== Your assignment ==
Write out the entries exactly, pictures excluded.

== Information provided ==
Start of Block
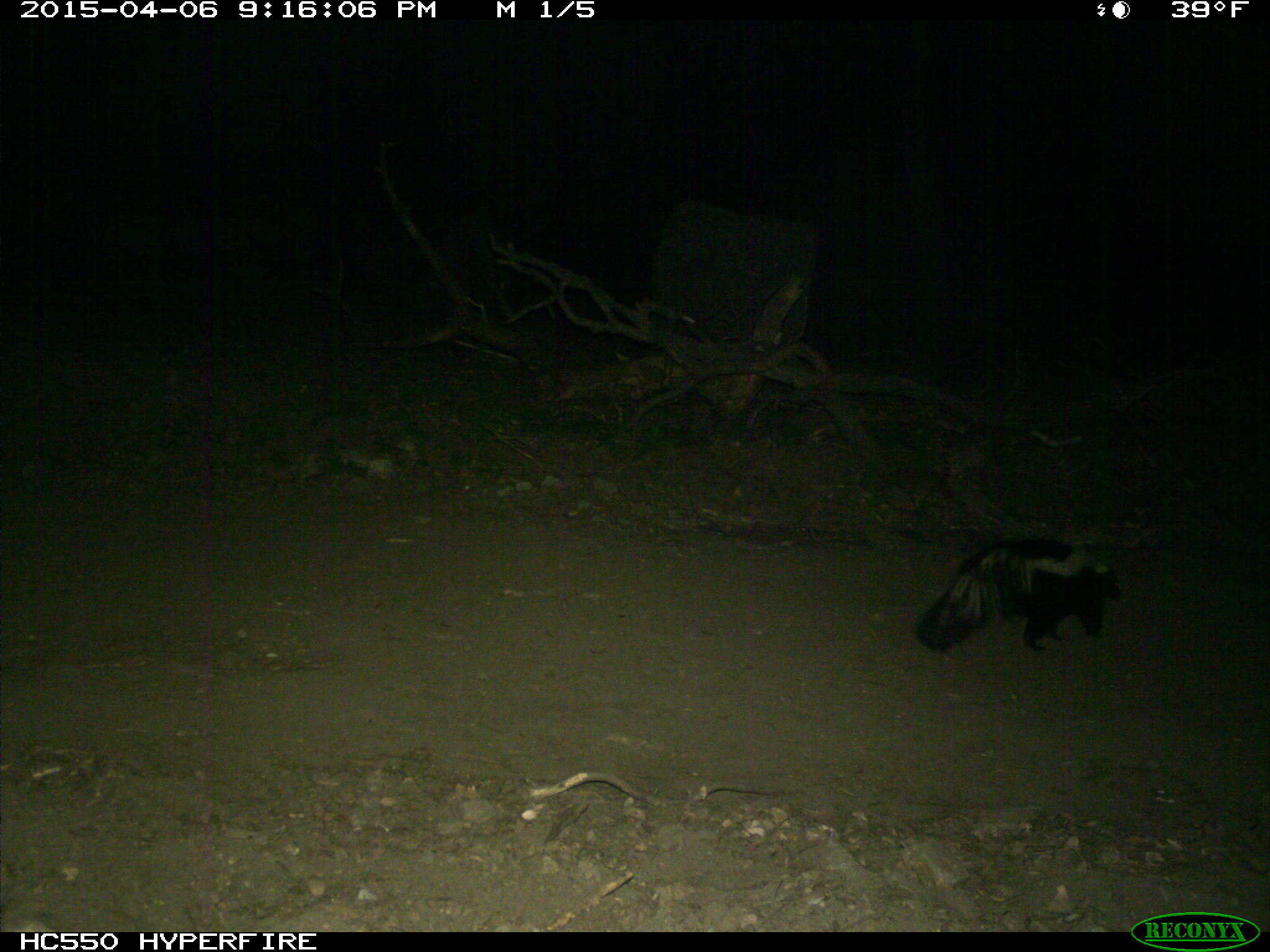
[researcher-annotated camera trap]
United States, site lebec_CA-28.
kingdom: Animalia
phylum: Chordata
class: Mammalia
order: Carnivora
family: Mephitidae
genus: Mephitis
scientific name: Mephitis mephitis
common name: striped skunk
End of Block
== Response below ==
[researcher-annotated camera trap]
United States, site lebec_CA-28.
kingdom: Animalia
phylum: Chordata
class: Mammalia
order: Carnivora
family: Mephitidae
genus: Mephitis
scientific name: Mephitis mephitis
common name: striped skunk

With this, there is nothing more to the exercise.